• SELECTED EXTRACT
========================================================================

Seeking a court order to keep its NBA rights for the next decade off Prime Video while this all plays out, the move this morning by the Zaslav-led WBD comes two days after the league rejected the Burbank media giant’s reported $1.8 billion-per-year matching offer against Amazon. In quick response, WBD proclaimed: “We think they have grossly misinterpreted our contractual rights with respect to the 2025-26 season and beyond, and we will take appropriate action.”

Today, WBD took its shot. Click to read the WBD/TBS lawsuit against the NBA.

“The NBA … has refused to honor TBS’s Match,” said the 29-page jury trial seeking complaint. “Not only that, despite TBS’s clear match, the NBA has purported to grant the rights to Amazon in direct breach of the Agreement. Unless the NBA is ordered to specifically perform its obligations before the 2025-2026 season, TBS will lose the unique and valuable distribution rights that the Agreement (including the MRE) was designed to protect, as well as the many intangible and incalculable benefits that those rights bring to Plaintiffs’ business. Plaintiffs thus have no choice but to bring this action.”

========================================================================

• RECORD LIST
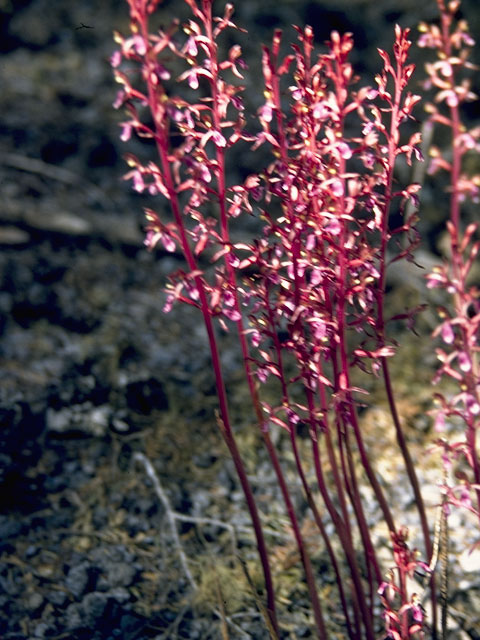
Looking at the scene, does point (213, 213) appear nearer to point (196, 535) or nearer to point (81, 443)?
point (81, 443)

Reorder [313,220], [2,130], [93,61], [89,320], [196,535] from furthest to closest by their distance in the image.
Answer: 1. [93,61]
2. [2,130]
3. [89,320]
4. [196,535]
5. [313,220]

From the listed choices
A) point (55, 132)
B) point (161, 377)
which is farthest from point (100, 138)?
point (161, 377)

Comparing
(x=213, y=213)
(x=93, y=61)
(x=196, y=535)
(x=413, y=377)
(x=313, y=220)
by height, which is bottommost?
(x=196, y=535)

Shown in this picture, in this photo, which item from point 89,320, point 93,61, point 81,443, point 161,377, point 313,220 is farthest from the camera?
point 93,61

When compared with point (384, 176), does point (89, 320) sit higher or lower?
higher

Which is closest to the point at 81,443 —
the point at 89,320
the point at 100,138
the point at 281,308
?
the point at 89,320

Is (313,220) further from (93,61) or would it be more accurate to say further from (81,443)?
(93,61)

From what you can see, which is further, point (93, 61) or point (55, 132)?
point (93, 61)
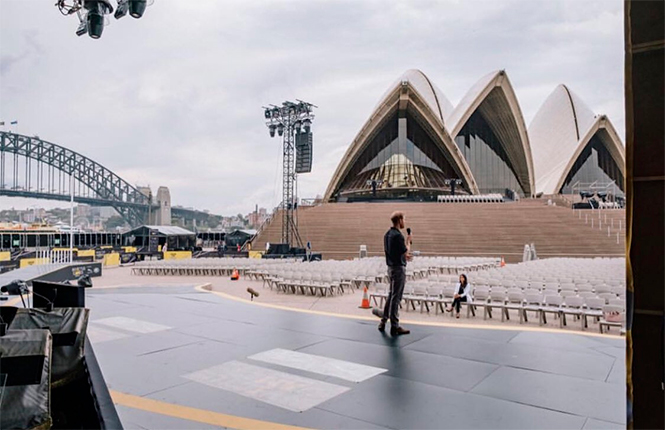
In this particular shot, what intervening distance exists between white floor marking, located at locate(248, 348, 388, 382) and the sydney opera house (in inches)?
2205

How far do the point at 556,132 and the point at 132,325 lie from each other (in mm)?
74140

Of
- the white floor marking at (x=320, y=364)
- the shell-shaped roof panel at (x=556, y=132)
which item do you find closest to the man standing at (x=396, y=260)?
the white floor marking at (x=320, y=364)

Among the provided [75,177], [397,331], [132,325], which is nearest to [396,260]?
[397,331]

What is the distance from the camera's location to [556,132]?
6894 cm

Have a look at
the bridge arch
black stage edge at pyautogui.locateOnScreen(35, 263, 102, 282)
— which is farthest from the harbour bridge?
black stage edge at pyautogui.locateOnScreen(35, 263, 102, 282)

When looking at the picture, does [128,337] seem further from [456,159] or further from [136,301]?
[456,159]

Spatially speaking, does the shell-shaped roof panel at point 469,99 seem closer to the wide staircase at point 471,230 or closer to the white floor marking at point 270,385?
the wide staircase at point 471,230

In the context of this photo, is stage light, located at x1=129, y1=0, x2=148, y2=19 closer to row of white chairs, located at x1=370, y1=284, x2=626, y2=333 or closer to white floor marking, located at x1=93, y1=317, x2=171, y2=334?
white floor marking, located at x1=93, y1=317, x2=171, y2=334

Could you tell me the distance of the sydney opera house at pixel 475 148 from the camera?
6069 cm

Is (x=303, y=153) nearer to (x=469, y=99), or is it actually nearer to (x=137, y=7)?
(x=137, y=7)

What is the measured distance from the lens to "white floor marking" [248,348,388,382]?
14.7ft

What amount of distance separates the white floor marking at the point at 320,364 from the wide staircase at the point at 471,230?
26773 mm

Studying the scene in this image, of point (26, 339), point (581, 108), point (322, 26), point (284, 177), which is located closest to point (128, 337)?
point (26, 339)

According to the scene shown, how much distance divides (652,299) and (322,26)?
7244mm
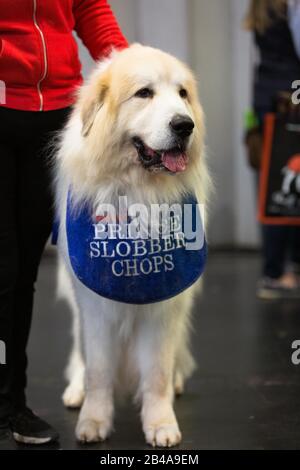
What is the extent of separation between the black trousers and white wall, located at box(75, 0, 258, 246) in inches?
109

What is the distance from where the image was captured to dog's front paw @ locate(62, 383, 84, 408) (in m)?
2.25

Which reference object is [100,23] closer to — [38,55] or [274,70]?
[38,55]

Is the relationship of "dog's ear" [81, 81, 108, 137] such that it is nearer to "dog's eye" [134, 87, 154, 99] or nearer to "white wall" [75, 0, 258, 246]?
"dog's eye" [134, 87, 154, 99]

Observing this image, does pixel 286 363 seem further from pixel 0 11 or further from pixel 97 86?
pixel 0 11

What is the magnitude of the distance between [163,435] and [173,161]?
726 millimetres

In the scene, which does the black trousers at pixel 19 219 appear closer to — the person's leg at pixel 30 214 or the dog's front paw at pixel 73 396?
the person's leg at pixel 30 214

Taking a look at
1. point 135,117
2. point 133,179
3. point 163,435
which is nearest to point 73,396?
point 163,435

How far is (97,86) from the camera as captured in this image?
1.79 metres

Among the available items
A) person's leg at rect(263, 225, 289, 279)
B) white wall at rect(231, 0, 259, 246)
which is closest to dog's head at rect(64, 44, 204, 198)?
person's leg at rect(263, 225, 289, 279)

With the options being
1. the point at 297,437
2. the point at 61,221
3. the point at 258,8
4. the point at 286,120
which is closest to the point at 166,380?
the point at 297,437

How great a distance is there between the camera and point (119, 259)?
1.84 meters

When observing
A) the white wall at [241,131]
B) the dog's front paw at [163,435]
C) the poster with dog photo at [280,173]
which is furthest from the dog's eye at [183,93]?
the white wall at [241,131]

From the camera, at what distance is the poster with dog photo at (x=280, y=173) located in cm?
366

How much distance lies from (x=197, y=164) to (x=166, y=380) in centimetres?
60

========================================================================

• ACTIONS TO TAKE
• a. Decide whether each statement agrees with the excerpt on the WBD lawsuit against the NBA: (i) the complaint is 29 pages long; (ii) the NBA accepted WBD's matching offer; (iii) WBD is seeking a court order to keep its NBA rights off Prime Video. For each, answer yes or no and quote the deciding words of the excerpt.
• b. Reproduce the listing lines from the one containing "With the options being" through the end of the listing, inclusive, renaming "camera" to "lens" and leaving everything else unchanged.

• RESPONSES BY TASK
• a.
(i) Yes: "the 29-page jury trial seeking complaint"
(ii) No: "the league rejected the Burbank media giant’s reported $1.8 billion-per-year matching offer against Amazon"
(iii) Yes: "Seeking a court order to keep its NBA rights for the next decade off Prime Video"

• b.
With the options being
1. the point at 297,437
2. the point at 61,221
3. the point at 258,8
4. the point at 286,120
which is closest to the point at 166,380?
the point at 297,437

How great a distance is there between the lens and point (119, 259)?
1.84 meters

When observing
A) the white wall at [241,131]
B) the dog's front paw at [163,435]
C) the poster with dog photo at [280,173]
which is furthest from the dog's eye at [183,93]?
the white wall at [241,131]

From the lens, at what distance is the poster with dog photo at (x=280, y=173) located in cm?
366

How much distance lies from (x=197, y=164) to (x=166, y=380) in centimetres?
60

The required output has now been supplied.